Direction: Set out every line of the listing below as a Markdown table with the columns "Row" and "Listing line", numbering the rows in order and leaving out any blank lines.

Data entries:
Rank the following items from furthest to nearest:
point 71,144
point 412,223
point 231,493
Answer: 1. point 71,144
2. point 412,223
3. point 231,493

Complete response:
| Row | Listing line |
|---|---|
| 1 | Rank the following items from furthest to nearest: |
| 2 | point 71,144 |
| 3 | point 412,223 |
| 4 | point 231,493 |
| 5 | Answer: 1. point 71,144 |
| 6 | 2. point 412,223 |
| 7 | 3. point 231,493 |